Newsline: March 2003

Haynes Presses City Labor Chief on Grievances


After meeting with James Hanley, commissioner of the city’s Office of Labor Relations, last month, Local 237 President Carl Haynes said he is “hopeful that the agency will now be more judicious in its handling of members’ line-of-duty injury cases and other grievances.”

Haynes, who described the February meeting with Hanley as being “cordial,” said sometimes policies are established without an understanding of the impact they would have on people’s lives. “I think Commissioner Hanley understands now the hardship caused by his agency’s policy of denying city workers assault or line-of-duty injury pay, especially when the case is clear-cut.” Hanley, Haynes said, has promised to review some of the cases pending for arbitration.

“When you are barely earning enough to make ends meet and living paycheck to paycheck, everything falls apart when that paycheck stops because you cannot go to work,” Haynes added. “It’s demoralizing for school safety agents, hospital police officers and others who are frequently injured in the line of duty to be told they cannot get extended sick pay while they are recovering and unable to work.”

Local 237’s Grievance Coordinator Deborah Singer, who handles the union’s Step 3 cases — along with Joel Sosinsky, special assistant to the president, and Citywide Director Gregory Floyd — met with representatives of OLR recently to present some 50 line-of-duty cases the union identified as paramount and several Step 3 grievance cases for review.

“The union is not asking for anything members are not entitled to in their contract,” Floyd stated. “The contract language is clear about what constitutes assault and line-of-duty injury.”

“If the playing field was level and OLR was playing fair, the union should be winning many of these cases by Step 3,” Singer said. “These cases are slam dunks for us. They are so clear-cut there’s nothing to argue about. We have all the evidence and witnesses on our side to win the case for extended sick pay.”

Haynes said OLR’s policy of denial was put into place during the Giuliani administration to frustrate and stall the grievance process, and to avoid paying out money to workers until they absolutely had to. Singer said the union wins most of the line-of-duty cases in arbitration and members are awarded back pay from the time of the injury. Going to arbitration, however, is a time-consuming and expensive process. Just getting an arbitration hearing alone can take up to nine months.

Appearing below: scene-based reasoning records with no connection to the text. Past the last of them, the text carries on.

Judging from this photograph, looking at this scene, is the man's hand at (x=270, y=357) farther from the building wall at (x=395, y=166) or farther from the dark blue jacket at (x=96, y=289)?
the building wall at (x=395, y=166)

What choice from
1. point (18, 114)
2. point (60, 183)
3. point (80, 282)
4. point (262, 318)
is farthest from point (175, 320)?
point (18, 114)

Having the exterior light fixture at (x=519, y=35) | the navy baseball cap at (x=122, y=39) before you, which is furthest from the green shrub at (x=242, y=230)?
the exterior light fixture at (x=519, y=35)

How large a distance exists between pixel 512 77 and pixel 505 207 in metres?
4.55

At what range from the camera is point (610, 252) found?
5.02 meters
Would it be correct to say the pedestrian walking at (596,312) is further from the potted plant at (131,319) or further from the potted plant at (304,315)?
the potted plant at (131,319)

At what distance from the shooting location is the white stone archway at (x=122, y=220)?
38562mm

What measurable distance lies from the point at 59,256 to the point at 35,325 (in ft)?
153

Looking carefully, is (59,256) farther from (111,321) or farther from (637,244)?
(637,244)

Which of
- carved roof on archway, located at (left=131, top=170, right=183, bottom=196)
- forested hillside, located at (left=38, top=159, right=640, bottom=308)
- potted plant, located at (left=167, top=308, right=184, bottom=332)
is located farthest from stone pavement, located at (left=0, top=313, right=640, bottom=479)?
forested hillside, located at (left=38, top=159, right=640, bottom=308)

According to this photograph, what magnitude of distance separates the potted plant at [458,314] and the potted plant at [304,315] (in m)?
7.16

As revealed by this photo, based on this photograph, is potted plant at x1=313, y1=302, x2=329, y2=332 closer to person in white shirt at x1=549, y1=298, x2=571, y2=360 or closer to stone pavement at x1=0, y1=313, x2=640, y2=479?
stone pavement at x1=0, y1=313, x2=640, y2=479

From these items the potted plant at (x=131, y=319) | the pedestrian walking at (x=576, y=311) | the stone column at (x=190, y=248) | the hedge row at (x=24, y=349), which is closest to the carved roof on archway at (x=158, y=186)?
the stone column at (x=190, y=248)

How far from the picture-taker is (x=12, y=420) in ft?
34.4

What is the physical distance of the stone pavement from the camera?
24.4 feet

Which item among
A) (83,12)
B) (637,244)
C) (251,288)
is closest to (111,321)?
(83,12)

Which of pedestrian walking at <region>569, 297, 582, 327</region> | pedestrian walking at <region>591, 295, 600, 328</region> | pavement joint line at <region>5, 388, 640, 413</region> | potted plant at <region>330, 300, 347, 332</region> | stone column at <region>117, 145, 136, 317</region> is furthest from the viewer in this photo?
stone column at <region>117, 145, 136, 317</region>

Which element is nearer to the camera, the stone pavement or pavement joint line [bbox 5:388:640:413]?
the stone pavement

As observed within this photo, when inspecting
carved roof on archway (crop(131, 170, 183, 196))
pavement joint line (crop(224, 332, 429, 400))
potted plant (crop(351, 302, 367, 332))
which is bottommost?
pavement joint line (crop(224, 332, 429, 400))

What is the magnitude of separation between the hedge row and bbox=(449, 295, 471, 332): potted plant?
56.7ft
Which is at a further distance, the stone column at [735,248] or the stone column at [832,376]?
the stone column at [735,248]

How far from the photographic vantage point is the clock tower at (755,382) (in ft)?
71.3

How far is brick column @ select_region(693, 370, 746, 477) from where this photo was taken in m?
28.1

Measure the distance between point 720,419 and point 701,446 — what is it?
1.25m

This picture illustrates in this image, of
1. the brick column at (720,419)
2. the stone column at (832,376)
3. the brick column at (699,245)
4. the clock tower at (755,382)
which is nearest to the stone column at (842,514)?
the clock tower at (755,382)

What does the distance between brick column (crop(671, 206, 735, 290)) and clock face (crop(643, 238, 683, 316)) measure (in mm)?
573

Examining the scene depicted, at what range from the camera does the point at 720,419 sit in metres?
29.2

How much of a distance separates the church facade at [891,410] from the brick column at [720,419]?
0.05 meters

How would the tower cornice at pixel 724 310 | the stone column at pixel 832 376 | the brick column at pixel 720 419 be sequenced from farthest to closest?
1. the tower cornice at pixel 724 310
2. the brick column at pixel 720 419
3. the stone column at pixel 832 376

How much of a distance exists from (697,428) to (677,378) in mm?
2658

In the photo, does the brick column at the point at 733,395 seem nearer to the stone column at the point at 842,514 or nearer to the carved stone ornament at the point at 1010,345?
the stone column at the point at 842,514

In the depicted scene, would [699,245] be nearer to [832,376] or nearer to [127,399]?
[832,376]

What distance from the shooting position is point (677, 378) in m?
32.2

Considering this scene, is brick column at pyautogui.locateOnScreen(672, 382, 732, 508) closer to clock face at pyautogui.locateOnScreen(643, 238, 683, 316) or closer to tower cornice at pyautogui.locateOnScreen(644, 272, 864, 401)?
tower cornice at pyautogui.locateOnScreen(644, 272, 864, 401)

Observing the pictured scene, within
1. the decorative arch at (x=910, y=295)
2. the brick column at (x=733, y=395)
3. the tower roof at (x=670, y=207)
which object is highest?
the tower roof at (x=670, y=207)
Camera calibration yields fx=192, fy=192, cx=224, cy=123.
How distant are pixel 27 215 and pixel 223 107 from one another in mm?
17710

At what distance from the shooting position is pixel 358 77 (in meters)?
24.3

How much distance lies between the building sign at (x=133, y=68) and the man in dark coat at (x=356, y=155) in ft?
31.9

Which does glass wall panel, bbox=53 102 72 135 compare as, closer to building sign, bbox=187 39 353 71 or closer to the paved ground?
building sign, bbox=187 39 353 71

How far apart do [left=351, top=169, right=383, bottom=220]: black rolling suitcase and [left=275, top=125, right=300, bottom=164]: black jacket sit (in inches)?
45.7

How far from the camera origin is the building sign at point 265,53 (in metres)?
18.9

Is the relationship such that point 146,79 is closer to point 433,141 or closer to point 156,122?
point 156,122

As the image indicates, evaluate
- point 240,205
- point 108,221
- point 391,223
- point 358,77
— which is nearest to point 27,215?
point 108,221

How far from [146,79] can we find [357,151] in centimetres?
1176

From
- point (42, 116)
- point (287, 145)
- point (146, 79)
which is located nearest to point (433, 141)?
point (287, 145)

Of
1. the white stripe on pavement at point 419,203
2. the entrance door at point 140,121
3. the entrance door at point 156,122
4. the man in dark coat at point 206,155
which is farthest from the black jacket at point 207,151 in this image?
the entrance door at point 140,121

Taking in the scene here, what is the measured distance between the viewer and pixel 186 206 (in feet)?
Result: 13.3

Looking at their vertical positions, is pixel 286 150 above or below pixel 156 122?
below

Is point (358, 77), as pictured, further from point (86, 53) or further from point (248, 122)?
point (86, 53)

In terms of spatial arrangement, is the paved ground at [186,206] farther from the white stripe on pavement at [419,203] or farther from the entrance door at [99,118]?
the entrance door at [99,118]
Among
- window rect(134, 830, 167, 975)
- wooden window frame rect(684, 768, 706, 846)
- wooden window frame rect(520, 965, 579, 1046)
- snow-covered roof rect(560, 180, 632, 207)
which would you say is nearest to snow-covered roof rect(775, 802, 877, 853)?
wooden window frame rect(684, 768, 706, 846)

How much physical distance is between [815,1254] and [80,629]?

“It is unconscionable and heartless that the city would willingly leave its injured workers out in the cold without any income to pay rent and other basic necessities for their families,” Haynes said. The city’s strategy in stalling the process, he added, is that the union would find another way to resolve the case or allow it to linger and die rather than spend all that money to pursue it to arbitration.

“Sure arbitration is expensive,” Haynes said. “A huge proportion of the union’s income is spent on resolving grievances and line-of-duty injury cases. But Local 237 is committed to its members, and we will devote the resources necessary to pursue all line-of-duty cases and grievances to arbitration regardless of cost.”